A organização toda, na opinião dessas pessoas, é um produto artificial armado até os dentes por uma grande empresa internacional –e que desrespeita escandalosamente as regras 50+1 adotadas supostamente para dar o controle final dos clubes alemães aos seus torcedores—, tudo isso para vender algumas latinhas a mais de bebidas energéticas.

Embora essa seja uma opinião da qual muitos torcedores comuns compartilham –Robert Claus, que pesquisa sobre a cultura dos torcedores alemães, diz que “embora haja diferenças de opinião entre os torcedores comuns e os torcedores "ultras" sobre algumas coisas, o RB Leipzig é outro assunto”—, essa indignação é sentida mais intensamente, e expressa da forma mais pública, pelos "ultras".

O RB Leipzig é a antítese do que os grupos extremistas representam, não importa para que time torçam. Ser um torcedor "ultra" é se opor a um time como o Leipzig. E, sim, como provou aquela faixa no jogo contra o Schalke 04, existe um segundo lado na história. A divisão binária pode se aplicar em princípio, mas não funciona na prática.

“Mais cedo ou mais tarde, quando você tem um carnê de ingressos para a temporada, o que eu tinha aos 13 ou 14 anos, você para de olhar para o campo e olha para as faixas e bandeiras no estádio”, disse um torcedor do Leipzig conhecido como Mucki. “A cena parece selvagem, descontrolada, e fascina o torcedor."

Mucki –que só concordou em falar se fosse identificado por um pseudônimo– era criança quando o RB Leipzig foi criado, em 2009, e mal tinha chegado aos 10 anos quando começou a assistir a jogos no estádio. Ele não pensava, então sobre os motivos para que o clube tivesse aterrissado, quase pronto, em sua cidade natal. Para ele, era emocionante poder acompanhar um time dotado de ambições.

Na adolescência, amigos o convidaram para assistir aos jogos na “kurve” do Red Bull Arena, o estádio do time no centro da cidade, e embora Mucki não se defina como torcedor "ultra", ele se tornou membro da Red Aces, a primeira torcida organizada "ultra" do clube. Agora ele é parte da Rasenballisten, uma torcida cujo objetivo é “apoiar o time, mas não a Red Bull”.

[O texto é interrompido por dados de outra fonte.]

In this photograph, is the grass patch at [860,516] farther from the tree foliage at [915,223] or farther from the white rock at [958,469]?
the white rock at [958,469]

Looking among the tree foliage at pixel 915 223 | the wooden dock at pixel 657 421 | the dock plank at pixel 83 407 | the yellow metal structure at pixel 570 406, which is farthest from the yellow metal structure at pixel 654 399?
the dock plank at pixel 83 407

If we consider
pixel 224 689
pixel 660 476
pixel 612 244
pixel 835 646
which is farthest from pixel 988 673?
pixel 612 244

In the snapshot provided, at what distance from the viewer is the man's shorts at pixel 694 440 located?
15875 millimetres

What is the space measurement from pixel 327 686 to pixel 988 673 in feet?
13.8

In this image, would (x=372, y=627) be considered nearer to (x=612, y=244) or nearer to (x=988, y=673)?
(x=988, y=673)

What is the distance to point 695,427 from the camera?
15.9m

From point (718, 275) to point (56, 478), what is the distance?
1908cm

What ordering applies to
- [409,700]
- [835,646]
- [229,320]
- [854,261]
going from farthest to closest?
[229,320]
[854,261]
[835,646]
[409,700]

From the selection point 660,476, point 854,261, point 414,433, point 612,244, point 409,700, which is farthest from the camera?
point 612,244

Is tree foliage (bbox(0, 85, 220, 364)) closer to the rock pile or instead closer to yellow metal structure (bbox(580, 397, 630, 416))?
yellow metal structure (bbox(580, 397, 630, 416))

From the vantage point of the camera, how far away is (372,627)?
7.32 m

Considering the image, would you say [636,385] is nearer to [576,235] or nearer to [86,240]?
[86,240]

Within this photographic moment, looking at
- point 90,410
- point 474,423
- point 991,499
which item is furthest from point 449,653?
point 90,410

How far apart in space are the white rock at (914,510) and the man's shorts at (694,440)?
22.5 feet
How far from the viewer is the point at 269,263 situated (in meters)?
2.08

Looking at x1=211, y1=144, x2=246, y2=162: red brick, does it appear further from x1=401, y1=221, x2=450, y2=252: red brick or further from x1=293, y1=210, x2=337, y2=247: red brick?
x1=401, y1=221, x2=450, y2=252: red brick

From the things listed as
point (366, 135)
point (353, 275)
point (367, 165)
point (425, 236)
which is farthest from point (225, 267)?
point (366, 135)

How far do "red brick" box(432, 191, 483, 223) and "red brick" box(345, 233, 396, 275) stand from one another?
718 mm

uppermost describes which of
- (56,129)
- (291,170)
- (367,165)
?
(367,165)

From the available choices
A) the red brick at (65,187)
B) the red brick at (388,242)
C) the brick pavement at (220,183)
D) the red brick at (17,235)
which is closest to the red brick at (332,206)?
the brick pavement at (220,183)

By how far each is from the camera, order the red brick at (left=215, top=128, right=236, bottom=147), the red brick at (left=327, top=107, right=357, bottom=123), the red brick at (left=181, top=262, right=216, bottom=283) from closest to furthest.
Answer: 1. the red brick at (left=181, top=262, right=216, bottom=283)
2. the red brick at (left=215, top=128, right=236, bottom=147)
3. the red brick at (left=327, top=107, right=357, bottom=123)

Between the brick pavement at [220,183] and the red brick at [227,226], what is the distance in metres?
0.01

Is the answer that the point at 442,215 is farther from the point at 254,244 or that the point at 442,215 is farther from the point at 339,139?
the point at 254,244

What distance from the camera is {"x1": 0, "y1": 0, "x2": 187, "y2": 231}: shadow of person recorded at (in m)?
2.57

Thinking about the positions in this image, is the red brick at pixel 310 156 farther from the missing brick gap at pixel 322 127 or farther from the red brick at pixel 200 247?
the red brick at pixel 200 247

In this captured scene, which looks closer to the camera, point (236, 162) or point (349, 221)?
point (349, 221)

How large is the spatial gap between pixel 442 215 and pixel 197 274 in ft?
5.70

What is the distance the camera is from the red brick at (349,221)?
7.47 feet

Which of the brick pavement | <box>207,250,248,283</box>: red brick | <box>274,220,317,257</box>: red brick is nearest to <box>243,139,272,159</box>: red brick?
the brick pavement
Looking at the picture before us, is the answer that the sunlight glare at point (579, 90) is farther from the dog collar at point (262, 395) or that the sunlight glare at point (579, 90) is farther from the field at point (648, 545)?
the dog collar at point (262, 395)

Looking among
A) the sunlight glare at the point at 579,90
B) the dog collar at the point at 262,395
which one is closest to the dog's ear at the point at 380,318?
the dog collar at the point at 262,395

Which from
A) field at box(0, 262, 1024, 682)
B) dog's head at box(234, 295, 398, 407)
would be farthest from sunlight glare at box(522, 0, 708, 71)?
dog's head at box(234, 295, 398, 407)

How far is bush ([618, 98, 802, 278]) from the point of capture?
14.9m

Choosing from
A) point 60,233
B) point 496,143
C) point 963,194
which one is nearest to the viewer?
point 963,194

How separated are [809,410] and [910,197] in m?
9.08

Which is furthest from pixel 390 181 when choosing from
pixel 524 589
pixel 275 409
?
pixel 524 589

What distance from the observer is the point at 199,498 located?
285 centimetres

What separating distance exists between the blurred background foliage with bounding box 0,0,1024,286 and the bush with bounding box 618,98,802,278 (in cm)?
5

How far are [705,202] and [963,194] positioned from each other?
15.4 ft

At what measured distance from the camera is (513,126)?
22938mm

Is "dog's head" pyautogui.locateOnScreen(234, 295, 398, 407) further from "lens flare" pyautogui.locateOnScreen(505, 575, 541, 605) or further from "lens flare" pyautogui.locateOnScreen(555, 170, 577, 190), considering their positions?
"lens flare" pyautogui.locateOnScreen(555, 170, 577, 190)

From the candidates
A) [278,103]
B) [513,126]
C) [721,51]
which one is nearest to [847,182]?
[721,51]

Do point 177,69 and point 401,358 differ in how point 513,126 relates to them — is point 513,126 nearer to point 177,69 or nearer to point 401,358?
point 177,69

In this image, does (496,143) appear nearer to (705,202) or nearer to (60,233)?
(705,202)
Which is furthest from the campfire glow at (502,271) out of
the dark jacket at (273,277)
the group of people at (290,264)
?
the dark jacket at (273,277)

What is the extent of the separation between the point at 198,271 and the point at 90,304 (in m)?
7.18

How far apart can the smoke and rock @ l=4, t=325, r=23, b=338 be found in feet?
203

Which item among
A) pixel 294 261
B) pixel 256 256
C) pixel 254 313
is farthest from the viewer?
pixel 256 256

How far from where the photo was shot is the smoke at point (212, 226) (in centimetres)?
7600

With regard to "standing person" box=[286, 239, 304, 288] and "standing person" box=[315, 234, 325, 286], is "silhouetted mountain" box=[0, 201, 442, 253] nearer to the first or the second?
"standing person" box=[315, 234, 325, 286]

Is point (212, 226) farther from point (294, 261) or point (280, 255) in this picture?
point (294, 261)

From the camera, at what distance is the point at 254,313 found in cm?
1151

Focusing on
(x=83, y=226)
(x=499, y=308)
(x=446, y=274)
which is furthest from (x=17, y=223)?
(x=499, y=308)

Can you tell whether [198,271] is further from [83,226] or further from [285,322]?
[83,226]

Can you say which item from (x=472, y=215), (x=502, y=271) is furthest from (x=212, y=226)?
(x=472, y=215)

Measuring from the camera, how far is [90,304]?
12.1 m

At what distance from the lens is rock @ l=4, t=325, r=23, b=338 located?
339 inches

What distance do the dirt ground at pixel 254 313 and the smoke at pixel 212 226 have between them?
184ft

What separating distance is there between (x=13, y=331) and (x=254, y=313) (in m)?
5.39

Mucki admite que, para muita gente, essa é uma contradição impossível: que alguém seja considerado torcedor "ultra" de um time como o RB Leipzig. As emoções geradas quando o time vence são reais, mas seu relacionamento com o clube é complicado, multifacetado. “O elo que tenho com o time é uma relação de amor e ódio."

Vários jogadores disputam a bola pelo alto
RB Leipzig venceu o Atlético de Madrid nas quartas de final da Champions League - Miguel A. Lopes - 13.ago.20/AFP

Mucki e seus colegas certamente sabem como seu time é encarado pelas demais torcidas do país. Ainda que ele não demore a apontar que “apenas uns poucos clubes não são negócios mundiais” —mesmo o Dortmund vendeu os “naming rights” de seu estádio—, ele não busca se proteger acusando os rivais de hipocrisia.

“Compreendo os argumentos deles”, disse Mucki. “É fácil apontar para esses problemas. Estamos tentando mudar as coisas."

E a torcida teve algum sucesso. Ele acredita que os Red Aces tenham tido papel importante em ajudar o clube a fomentar um ambiente “de mente aberta e tolerante”, no qual foi possível realizar manifestações de apoio aos refugiados e fazer protestos contra o Pegida, o grupo hostil ao islamismo que ascendeu inicialmente em Dresden e depois se espalhou pela Alemanha.

Mas no começo deste ano, a Red Aces acabou. Mucki disse que isso aconteceu em parte porque os integrantes estavam “cansados”, não da hostilidade externa, mas da resistência dentro do clube. Mas também houve outro fator para o fim da Red Aces: “O clube cresceu tão rápido que se tornou difícil sentir aquela conexão”.

Mucki entrou para a Rasenballisten, disse, porque a torcida tinha por objetivo “mudar o que as pessoas pensam sobre o clube”.

A torcida opera com um logotipo alternativo e rejeita completamente o uso do touro como símbolo do time. Essa é a iconografia do patrocinador, e nada mais. Em um mundo ideal, o distintivo do Leipzig um dia mudará. O objetivo da torcida é esse: não se queixar da existência do RB Leipzig, mas trabalhar para mudá-lo. Dentro do artificial, encontrar o autêntico.